Cuando Bryan Singer cogió las riendas de la adaptación cinematográfica de X-men, lo hizo con una declaración de principios: en su acervo cultural, la Marvel era una palabra sagrada y en su relación con los héroes de papel, no habría condescendencia. O sea, Singer hacía como había hecho Sam Raimi, como hizo Tim Burton y como haría Christopher Nolan. Adaptar la aparente simplicidad del mundo del cómic, desde la emoción y la complicidad, con sentido del cómic pero con palabras cinematográficas.
Fueron la primera y la segunda entrega dos adaptaciones correctas. Pero Singer decidió abandonar a los X-men por Superman y de aquella traición emanó una mala racha para Singer y un desfallecimiento progresivo para una serie que empezaba a dar síntomas de desbrujulamiento. O si se prefiere, como acontece con todas estas adaptaciones, lo que en el papel se sostiene a fuerza de acumular nuevas aventuras, en cine, una vez explicitado el origen del superhéroe, la aventura fílmica se desmorona.
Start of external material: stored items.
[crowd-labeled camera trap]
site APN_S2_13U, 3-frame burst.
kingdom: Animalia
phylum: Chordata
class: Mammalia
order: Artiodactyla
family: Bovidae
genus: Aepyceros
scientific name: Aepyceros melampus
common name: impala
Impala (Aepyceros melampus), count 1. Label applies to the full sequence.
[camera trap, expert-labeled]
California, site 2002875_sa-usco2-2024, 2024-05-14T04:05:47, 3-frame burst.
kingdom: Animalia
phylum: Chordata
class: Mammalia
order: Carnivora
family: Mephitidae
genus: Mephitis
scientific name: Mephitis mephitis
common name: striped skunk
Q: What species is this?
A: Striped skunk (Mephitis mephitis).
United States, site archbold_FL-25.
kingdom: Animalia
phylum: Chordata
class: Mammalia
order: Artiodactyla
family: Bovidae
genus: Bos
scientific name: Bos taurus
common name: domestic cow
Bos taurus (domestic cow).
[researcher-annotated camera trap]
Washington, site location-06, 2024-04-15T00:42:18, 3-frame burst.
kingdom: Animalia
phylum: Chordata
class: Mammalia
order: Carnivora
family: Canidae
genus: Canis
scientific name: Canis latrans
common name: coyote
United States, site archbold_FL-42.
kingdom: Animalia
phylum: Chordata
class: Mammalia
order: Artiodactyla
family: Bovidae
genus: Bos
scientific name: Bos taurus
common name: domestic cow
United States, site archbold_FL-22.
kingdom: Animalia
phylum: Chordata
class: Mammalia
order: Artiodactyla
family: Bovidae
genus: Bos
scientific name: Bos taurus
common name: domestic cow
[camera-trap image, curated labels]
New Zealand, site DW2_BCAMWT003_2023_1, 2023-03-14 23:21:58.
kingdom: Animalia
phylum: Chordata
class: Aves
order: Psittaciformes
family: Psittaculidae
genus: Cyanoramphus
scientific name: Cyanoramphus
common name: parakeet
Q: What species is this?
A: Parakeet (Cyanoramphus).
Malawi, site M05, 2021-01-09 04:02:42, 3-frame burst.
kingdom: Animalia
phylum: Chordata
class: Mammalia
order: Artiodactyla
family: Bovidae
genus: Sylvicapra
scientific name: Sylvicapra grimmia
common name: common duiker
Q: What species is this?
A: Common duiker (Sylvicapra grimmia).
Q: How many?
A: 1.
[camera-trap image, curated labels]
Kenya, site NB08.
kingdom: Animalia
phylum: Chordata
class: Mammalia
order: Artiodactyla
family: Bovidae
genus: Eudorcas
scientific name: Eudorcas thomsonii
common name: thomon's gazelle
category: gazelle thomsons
Como ni Valkiria ni Jack el caza gigantes le concedieron el crédito que Sospechosos habituales le dio en su día, Singer retornó a la franquicia. El regreso se hace con un guión que echa mano a la paradoja del viaje en el tiempo y que no teme parecerse demasiado al Terminator de James Cameron. En su necesidad de recuperar el origen, Singer desgrana un argumento reforzado con presencias de personajes de alta densidad y actores de probada solvencia. Pero ni Michael Fassbender, cuyo atractivo nadie discute aunque su olfato para aceptar papeles sea discutible, ni presencias como la de Mercurio en la mejor secuencia de acción de la película, evitan la agridulce sensación de presentir que este filón se agota. Lo que el tebeo admite, la acción por la acción, la pantalla grande no acepta. El primer plano exige densidad dramática y eso, aquí, jamás se convoca.